■ DIRECTIONS FOR THIS TASK
Give the listing again word for word, excluding the pictures it contains.

■ DATA SECTION

------------------------------------------------

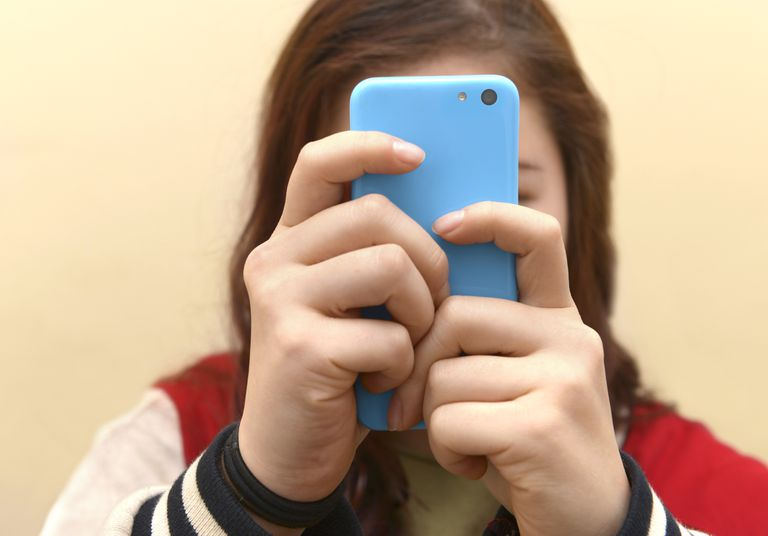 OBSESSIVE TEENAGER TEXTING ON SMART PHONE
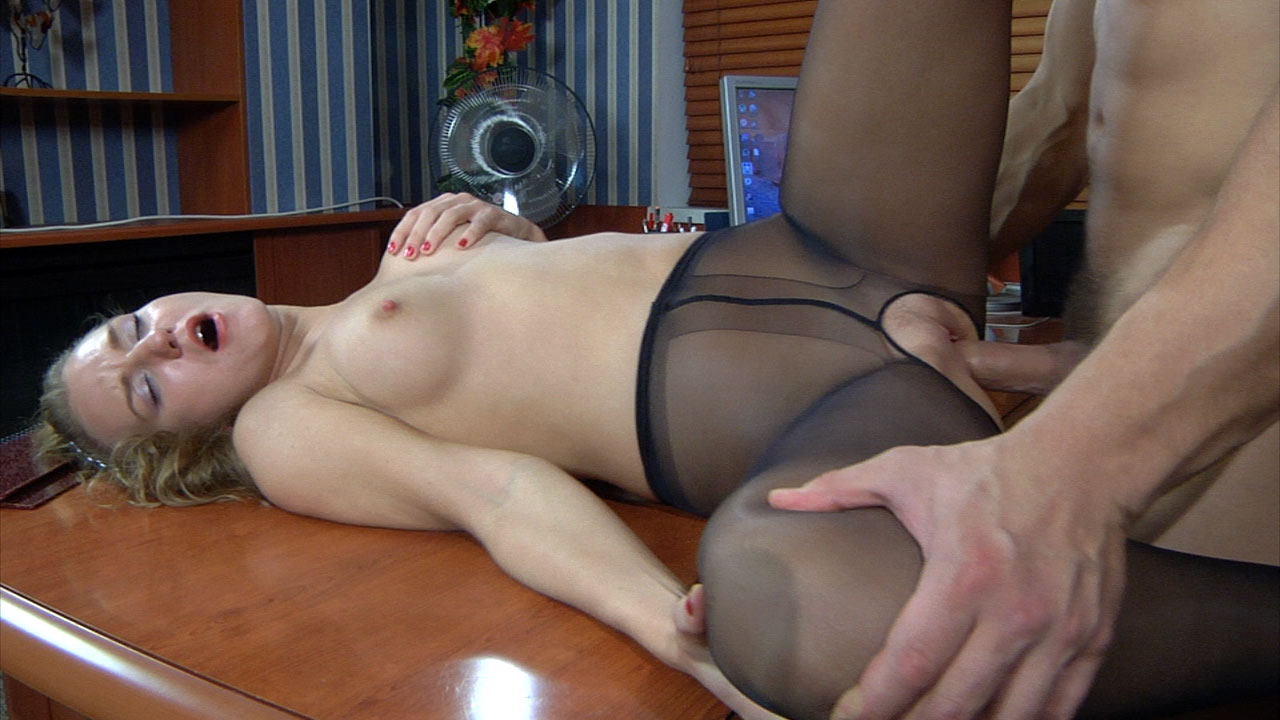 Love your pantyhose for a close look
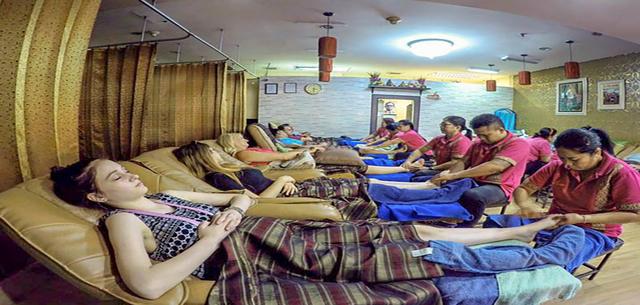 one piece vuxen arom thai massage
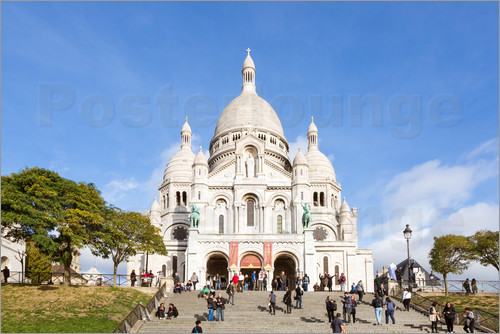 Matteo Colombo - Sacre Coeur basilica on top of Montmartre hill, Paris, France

------------------------------------------------

■ SOLUTION TO THIS TASK
 OBSESSIVE TEENAGER TEXTING ON SMART PHONE
 Love your pantyhose for a close look
 one piece vuxen arom thai massage
 Matteo Colombo - Sacre Coeur basilica on top of Montmartre hill, Paris, France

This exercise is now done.